Task description:
Reproduce exactly the entries from the "Out of the items" line to the end. Skip all pictures.

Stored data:
---------------
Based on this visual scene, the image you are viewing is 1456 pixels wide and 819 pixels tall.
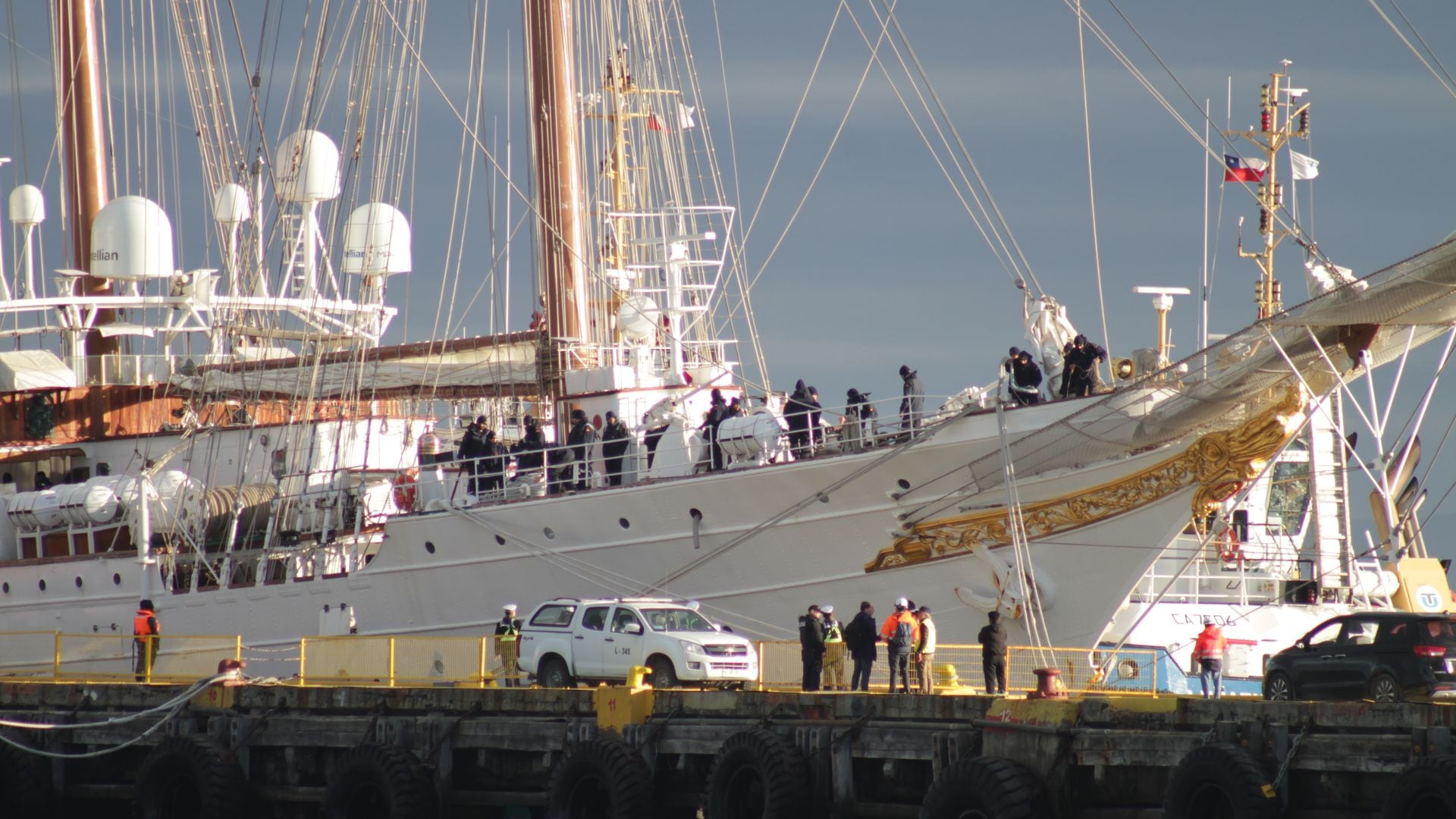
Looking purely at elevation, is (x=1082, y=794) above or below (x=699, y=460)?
below

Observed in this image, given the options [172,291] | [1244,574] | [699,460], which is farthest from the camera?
[172,291]

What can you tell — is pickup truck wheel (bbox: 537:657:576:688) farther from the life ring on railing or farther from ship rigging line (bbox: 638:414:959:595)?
the life ring on railing

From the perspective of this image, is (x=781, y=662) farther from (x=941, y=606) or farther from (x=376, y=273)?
(x=376, y=273)

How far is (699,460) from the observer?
27578 mm

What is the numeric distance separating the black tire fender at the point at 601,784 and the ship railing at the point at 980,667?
3648 mm

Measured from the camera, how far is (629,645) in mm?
22422

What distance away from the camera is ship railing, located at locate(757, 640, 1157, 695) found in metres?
22.8

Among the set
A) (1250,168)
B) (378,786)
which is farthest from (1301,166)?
(378,786)

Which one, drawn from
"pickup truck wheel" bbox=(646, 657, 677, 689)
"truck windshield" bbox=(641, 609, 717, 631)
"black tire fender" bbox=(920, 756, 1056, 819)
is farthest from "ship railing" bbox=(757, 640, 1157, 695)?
"black tire fender" bbox=(920, 756, 1056, 819)

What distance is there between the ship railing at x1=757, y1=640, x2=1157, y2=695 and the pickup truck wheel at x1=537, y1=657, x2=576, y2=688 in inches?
92.2

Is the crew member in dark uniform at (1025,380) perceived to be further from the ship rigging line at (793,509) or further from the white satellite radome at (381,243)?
the white satellite radome at (381,243)

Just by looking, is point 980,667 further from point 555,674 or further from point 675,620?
point 555,674

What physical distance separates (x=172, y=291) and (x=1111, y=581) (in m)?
25.4

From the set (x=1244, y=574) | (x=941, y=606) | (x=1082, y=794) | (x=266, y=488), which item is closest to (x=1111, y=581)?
(x=941, y=606)
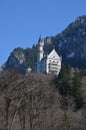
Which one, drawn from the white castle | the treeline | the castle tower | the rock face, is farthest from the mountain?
the treeline

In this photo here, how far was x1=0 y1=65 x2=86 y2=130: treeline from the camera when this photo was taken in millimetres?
29628

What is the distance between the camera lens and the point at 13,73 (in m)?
30.7

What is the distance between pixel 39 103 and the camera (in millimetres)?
36281

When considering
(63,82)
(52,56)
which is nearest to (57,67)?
(52,56)

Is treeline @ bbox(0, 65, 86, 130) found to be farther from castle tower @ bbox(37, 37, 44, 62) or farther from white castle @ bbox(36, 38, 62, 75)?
castle tower @ bbox(37, 37, 44, 62)

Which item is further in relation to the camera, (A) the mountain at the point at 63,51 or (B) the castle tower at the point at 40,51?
(A) the mountain at the point at 63,51

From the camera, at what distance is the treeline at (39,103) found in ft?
97.2

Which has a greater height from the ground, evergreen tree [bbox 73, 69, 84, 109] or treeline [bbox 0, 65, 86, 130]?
evergreen tree [bbox 73, 69, 84, 109]

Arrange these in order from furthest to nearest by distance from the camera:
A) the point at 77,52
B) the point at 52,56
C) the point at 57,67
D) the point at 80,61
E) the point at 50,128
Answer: the point at 77,52 → the point at 80,61 → the point at 52,56 → the point at 57,67 → the point at 50,128

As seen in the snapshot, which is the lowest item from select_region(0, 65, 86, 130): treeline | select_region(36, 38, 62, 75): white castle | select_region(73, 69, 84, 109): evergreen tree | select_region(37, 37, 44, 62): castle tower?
select_region(0, 65, 86, 130): treeline

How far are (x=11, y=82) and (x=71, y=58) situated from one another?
150452 millimetres

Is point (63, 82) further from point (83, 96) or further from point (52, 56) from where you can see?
point (52, 56)

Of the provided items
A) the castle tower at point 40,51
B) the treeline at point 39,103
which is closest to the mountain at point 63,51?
the castle tower at point 40,51

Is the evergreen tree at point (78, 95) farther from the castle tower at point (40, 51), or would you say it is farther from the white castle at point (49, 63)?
Result: the castle tower at point (40, 51)
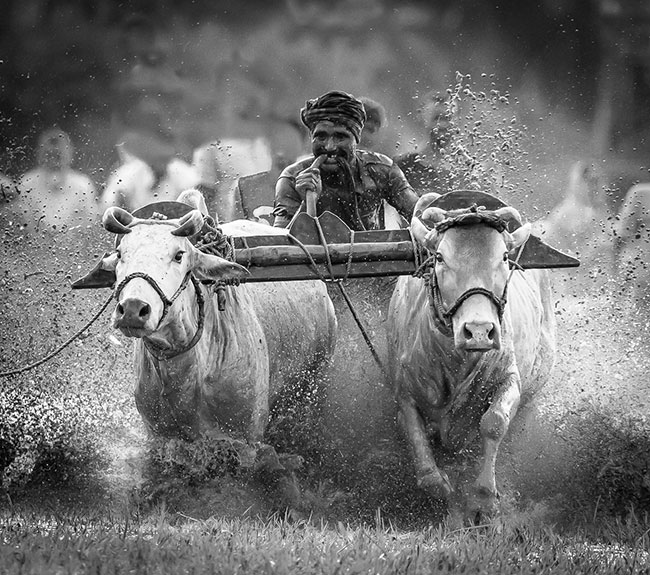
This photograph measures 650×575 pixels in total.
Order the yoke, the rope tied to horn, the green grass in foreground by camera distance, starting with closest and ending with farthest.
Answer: the green grass in foreground, the rope tied to horn, the yoke

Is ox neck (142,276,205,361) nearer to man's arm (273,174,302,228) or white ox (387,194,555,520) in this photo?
white ox (387,194,555,520)

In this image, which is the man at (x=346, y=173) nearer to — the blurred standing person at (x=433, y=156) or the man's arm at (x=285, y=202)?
the man's arm at (x=285, y=202)

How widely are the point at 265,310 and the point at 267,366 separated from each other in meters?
0.42

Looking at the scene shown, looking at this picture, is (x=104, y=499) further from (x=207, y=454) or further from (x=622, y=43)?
(x=622, y=43)

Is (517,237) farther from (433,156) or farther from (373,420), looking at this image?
(433,156)

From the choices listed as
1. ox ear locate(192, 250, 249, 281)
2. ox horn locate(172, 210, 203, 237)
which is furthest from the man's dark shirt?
ox horn locate(172, 210, 203, 237)

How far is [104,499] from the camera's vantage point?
6.45m

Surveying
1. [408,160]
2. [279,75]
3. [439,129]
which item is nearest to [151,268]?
[408,160]

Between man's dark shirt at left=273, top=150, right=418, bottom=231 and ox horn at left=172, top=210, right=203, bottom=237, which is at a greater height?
man's dark shirt at left=273, top=150, right=418, bottom=231

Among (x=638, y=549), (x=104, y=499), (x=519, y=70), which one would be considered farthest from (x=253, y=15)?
(x=638, y=549)

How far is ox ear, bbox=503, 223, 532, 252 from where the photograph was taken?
563 centimetres

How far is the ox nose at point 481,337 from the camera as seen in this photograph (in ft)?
16.9

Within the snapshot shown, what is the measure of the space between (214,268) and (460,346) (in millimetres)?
1273

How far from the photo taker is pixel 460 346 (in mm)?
5203
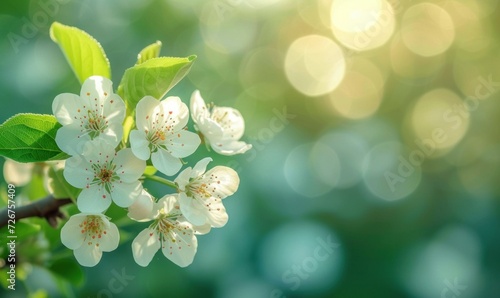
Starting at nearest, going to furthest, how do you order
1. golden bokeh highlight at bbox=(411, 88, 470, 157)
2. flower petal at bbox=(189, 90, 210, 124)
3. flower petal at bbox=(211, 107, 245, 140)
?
flower petal at bbox=(189, 90, 210, 124), flower petal at bbox=(211, 107, 245, 140), golden bokeh highlight at bbox=(411, 88, 470, 157)

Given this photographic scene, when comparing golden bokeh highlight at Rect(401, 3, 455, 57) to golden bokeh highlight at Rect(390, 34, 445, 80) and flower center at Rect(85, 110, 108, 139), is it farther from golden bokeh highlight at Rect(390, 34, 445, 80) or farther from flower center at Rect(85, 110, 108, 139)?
flower center at Rect(85, 110, 108, 139)

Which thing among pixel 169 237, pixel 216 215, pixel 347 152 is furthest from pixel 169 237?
pixel 347 152

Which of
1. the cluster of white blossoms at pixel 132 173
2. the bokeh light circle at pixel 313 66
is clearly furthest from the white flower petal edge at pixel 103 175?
the bokeh light circle at pixel 313 66

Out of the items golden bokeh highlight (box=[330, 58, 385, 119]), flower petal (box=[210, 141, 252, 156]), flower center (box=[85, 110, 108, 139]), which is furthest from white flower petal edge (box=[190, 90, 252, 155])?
golden bokeh highlight (box=[330, 58, 385, 119])

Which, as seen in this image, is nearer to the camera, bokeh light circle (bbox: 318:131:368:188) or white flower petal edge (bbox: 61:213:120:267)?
white flower petal edge (bbox: 61:213:120:267)

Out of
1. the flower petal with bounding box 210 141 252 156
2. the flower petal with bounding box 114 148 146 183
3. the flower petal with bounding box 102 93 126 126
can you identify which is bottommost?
the flower petal with bounding box 210 141 252 156

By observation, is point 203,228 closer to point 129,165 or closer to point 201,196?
point 201,196

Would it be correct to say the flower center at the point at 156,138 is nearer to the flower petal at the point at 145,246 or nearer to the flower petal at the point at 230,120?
the flower petal at the point at 145,246
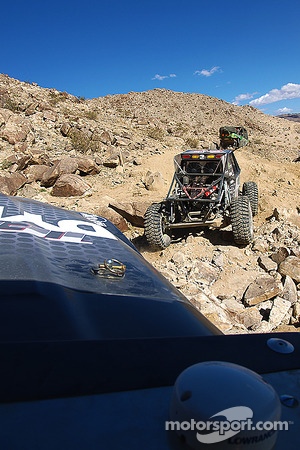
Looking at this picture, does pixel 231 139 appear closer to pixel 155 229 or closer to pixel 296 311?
pixel 155 229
---------------
Correct result:
Out of the items golden bokeh highlight (box=[330, 58, 385, 119]), flower petal (box=[210, 141, 252, 156]), flower center (box=[85, 110, 108, 139]), which is furthest from white flower petal edge (box=[190, 90, 252, 155])?
golden bokeh highlight (box=[330, 58, 385, 119])

Which, as seen in this image, is nearer to the camera, bokeh light circle (bbox: 318:131:368:188) or white flower petal edge (bbox: 61:213:120:267)?
white flower petal edge (bbox: 61:213:120:267)

Out of
1. the flower petal with bounding box 210 141 252 156
2. the flower petal with bounding box 114 148 146 183
3. the flower petal with bounding box 102 93 126 126
can you identify which is bottommost?
the flower petal with bounding box 210 141 252 156

By observation, is point 203,228 closer to point 129,165 or closer to point 201,196?
point 201,196

Would it be correct to say the flower center at the point at 156,138 is nearer to the flower petal at the point at 145,246 or nearer to the flower petal at the point at 230,120?
the flower petal at the point at 145,246
Looking at this picture, does pixel 231 139 appear closer to pixel 155 229 or closer to pixel 296 311?
pixel 155 229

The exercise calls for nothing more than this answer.